[Source records]
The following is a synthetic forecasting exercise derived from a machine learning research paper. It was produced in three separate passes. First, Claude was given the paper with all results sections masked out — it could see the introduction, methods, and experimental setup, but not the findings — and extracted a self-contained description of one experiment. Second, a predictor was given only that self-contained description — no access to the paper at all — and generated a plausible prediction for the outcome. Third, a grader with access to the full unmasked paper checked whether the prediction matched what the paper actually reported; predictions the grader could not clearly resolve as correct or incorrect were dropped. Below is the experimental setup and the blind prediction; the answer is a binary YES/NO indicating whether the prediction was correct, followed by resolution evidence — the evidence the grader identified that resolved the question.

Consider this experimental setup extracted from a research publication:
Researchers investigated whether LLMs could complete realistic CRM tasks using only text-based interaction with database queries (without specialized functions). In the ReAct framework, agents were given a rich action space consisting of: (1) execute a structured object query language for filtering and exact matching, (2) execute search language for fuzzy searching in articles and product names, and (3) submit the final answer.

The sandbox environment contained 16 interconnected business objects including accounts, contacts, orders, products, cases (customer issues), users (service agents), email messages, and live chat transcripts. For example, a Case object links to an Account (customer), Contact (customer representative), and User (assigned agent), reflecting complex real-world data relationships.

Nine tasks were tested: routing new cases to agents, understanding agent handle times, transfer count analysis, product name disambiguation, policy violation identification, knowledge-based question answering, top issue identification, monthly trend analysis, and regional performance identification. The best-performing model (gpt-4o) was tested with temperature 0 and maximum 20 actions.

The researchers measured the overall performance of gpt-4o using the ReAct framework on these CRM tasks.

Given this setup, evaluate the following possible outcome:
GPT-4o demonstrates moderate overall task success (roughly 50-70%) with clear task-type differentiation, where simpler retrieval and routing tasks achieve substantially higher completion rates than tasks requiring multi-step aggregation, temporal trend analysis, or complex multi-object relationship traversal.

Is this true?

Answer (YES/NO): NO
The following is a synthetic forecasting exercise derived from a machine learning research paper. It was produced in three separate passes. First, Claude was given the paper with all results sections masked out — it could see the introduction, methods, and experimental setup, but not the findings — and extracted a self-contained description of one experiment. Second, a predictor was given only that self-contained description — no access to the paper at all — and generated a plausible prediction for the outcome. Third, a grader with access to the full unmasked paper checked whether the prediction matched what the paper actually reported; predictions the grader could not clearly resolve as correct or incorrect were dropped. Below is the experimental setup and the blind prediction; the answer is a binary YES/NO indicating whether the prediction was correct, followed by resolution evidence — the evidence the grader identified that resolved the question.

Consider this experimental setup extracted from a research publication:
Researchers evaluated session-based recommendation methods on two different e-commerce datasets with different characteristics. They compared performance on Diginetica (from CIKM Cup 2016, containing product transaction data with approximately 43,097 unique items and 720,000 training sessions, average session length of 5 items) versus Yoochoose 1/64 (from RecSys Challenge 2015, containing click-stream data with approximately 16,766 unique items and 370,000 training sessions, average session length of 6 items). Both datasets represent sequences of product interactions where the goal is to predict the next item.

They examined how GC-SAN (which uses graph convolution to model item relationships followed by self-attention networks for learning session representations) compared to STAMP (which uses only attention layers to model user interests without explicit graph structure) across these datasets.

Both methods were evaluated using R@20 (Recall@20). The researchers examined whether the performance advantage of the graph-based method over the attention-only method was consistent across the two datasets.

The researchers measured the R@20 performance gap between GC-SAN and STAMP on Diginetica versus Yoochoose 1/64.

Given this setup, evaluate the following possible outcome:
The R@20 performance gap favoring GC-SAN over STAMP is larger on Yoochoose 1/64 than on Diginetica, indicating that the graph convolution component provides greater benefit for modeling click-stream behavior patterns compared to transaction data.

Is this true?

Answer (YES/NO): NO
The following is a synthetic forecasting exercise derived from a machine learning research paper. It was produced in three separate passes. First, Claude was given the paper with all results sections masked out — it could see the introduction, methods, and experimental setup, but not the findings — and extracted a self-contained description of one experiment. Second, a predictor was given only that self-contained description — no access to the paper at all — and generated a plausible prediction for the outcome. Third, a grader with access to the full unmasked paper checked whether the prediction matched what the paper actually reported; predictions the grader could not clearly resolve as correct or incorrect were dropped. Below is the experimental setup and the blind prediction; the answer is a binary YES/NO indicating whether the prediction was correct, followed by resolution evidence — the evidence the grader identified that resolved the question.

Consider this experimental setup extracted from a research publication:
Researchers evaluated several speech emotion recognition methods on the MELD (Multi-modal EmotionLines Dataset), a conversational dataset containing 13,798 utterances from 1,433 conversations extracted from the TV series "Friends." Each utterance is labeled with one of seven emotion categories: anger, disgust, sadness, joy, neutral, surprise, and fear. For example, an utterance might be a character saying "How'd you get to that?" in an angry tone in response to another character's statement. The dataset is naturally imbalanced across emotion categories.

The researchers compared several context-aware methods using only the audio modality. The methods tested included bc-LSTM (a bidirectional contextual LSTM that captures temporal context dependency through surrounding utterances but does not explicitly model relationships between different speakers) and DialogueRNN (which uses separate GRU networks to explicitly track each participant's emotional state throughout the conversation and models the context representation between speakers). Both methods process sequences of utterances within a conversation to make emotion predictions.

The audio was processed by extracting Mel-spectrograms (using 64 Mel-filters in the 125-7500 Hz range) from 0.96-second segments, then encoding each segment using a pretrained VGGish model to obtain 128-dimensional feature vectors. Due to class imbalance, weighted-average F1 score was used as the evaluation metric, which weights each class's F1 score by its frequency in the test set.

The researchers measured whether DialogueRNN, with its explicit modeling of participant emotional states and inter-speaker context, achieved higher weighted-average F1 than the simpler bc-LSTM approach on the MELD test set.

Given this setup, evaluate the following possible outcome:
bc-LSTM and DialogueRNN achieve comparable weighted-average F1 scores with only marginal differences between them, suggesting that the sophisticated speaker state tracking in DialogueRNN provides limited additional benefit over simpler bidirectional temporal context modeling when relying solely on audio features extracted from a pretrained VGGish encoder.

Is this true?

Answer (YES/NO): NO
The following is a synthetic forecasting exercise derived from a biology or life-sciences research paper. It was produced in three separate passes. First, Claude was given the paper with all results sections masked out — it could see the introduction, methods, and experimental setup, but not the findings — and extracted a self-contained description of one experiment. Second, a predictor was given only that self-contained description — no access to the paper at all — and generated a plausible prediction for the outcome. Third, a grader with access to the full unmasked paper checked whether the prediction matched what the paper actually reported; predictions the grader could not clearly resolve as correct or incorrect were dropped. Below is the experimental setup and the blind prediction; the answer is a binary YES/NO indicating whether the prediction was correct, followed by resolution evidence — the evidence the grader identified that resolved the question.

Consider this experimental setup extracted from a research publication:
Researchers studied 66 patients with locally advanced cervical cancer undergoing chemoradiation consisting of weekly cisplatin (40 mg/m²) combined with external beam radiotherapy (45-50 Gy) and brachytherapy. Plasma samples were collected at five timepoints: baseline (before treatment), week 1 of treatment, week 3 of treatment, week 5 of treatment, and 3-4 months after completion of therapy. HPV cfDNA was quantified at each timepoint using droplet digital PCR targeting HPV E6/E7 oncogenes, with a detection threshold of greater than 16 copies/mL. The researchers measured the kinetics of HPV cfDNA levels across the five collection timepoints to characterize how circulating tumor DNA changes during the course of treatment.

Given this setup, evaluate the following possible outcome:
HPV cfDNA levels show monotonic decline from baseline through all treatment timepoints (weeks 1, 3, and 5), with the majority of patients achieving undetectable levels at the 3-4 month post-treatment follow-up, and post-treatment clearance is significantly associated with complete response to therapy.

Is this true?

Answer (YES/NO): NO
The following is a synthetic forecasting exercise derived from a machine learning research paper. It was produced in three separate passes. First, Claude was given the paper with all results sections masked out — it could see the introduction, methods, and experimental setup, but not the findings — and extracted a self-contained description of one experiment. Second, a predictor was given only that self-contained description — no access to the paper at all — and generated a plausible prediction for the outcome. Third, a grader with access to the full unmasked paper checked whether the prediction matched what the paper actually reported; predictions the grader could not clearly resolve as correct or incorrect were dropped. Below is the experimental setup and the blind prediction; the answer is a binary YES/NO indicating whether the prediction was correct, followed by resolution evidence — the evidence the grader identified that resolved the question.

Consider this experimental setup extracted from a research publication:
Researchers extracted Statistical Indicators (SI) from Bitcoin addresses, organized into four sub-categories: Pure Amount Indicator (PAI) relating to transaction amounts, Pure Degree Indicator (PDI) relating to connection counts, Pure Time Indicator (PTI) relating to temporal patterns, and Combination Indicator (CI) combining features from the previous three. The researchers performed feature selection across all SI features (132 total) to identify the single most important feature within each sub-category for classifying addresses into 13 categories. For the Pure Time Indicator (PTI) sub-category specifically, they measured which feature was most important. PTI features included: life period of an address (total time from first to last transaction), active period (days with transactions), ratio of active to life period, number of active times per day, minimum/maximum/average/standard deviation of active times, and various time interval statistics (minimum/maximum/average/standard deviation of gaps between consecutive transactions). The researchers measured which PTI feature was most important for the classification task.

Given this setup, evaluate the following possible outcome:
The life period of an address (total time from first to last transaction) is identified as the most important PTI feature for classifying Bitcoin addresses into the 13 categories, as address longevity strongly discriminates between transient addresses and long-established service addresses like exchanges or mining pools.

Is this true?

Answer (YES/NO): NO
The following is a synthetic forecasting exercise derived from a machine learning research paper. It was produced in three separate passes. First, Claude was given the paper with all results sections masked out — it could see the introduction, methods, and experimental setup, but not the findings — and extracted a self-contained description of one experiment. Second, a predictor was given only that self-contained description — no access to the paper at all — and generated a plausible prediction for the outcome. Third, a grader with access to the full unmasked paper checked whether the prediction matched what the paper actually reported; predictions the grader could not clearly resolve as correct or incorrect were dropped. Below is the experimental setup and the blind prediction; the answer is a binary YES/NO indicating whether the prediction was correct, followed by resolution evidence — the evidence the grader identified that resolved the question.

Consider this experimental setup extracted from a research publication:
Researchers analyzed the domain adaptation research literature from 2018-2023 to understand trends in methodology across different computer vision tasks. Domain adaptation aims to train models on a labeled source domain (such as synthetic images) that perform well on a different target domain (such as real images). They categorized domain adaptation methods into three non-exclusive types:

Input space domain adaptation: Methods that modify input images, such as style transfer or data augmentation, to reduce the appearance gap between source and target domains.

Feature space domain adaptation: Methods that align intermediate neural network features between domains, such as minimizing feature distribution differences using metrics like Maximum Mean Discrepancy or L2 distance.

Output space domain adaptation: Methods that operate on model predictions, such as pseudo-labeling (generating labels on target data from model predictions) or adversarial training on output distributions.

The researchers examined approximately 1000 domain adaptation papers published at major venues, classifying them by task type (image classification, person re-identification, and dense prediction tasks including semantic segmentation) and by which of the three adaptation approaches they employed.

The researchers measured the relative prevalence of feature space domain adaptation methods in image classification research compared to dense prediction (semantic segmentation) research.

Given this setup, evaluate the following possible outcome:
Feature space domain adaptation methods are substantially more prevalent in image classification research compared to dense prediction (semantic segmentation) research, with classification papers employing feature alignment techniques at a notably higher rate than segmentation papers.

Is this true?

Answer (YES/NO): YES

#### Task requirements:
Where a line above includes "complete", copy that line.

#### Result:
Researchers investigated whether LLMs could complete realistic CRM tasks using only text-based interaction with database queries (without specialized functions). In the ReAct framework, agents were given a rich action space consisting of: (1) execute a structured object query language for filtering and exact matching, (2) execute search language for fuzzy searching in articles and product names, and (3) submit the final answer.
HPV cfDNA levels show monotonic decline from baseline through all treatment timepoints (weeks 1, 3, and 5), with the majority of patients achieving undetectable levels at the 3-4 month post-treatment follow-up, and post-treatment clearance is significantly associated with complete response to therapy.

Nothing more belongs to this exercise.